Believing her boyfriend has let her down, Dorothy Tutin watches as the train departs. This gives us a good glimpse of the rear of the train complete with red tail lamp.
Most unusually, we get a glimpse of another train through the windows of the departing train. The blue locomotive visible through the left hand window is the P Class 0-6-0T we saw earlier. It’s identity is thus No.323 Bluebell.
Feeling more than a little dejected, Miss Tutin contemplates her next move. In the background is the LNWR Obsevation Car No.1503, seen more clearly in the 1977 soft core film Hardcore.

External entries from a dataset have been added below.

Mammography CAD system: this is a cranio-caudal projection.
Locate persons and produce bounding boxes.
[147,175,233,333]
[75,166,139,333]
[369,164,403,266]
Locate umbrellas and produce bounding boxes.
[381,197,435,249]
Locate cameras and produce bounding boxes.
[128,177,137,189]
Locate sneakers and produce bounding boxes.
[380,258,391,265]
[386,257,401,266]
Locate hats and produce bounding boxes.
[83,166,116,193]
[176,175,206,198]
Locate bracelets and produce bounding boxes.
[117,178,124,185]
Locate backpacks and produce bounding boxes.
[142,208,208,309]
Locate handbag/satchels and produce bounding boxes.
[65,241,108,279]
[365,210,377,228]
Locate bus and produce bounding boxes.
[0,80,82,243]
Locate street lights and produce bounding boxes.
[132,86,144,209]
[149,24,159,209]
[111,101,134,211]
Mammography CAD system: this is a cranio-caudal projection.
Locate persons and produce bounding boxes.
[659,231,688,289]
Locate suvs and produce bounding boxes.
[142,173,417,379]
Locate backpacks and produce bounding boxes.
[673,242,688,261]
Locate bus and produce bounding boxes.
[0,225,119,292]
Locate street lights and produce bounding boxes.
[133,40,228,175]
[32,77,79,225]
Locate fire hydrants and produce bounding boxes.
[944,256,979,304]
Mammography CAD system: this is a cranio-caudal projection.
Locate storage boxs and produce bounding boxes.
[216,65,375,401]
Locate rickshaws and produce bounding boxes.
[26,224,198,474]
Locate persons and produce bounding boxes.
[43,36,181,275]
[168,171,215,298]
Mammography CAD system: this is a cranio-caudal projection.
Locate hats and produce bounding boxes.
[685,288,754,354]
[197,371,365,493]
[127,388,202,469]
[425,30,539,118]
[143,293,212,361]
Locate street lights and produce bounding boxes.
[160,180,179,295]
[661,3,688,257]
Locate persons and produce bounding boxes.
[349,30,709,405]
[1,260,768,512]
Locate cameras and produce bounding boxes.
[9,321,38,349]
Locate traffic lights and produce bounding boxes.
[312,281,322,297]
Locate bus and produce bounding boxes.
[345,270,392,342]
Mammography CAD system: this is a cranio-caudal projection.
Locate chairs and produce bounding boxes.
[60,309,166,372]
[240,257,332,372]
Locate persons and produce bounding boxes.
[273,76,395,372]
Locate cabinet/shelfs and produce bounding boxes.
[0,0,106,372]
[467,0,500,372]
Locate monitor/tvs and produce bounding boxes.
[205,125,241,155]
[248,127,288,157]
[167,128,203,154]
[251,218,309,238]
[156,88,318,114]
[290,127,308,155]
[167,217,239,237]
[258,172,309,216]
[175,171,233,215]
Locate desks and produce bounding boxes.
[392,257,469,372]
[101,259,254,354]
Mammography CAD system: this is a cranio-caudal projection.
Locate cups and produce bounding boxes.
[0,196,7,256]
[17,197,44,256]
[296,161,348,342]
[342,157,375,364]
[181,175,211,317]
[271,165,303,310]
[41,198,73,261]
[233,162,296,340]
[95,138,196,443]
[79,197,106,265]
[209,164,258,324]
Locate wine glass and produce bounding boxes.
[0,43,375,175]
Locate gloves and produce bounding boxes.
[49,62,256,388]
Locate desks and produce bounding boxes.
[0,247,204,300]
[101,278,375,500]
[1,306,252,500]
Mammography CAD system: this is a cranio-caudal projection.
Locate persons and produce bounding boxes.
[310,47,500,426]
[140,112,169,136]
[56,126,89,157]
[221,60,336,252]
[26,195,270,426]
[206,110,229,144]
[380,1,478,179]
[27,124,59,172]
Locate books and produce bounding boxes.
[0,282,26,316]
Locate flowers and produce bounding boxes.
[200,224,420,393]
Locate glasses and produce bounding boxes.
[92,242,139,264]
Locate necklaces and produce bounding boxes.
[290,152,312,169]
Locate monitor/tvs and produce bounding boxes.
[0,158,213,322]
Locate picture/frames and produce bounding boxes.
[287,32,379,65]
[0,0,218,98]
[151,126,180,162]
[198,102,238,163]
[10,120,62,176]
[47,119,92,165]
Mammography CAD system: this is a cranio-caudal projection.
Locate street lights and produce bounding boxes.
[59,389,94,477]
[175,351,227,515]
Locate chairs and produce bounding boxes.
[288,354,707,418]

Having fooled her by being on the wrong train, Scott Anthony crosses several tracks and another platform in order to reach her
Having drooped his ‘bouquet’ of Narcissi, Scott Anthony blunders about on the track oblivious to the impending danger
The railway sequence at Horsted Keynes is rather well worked. The approaching freight that nearly runs down Scott Anthony is hauled by USA 0-6-0 Tank No.30064, whilst in the right hand background is the LNWR Observation Car again.
A sleepers eye view of No.30064
The exhilarating sequence ends with this prolonged shot of the happy couple, and some rather battered Narcissi!! Note the ‘Portland’ station sign behind Scott Anthony top left.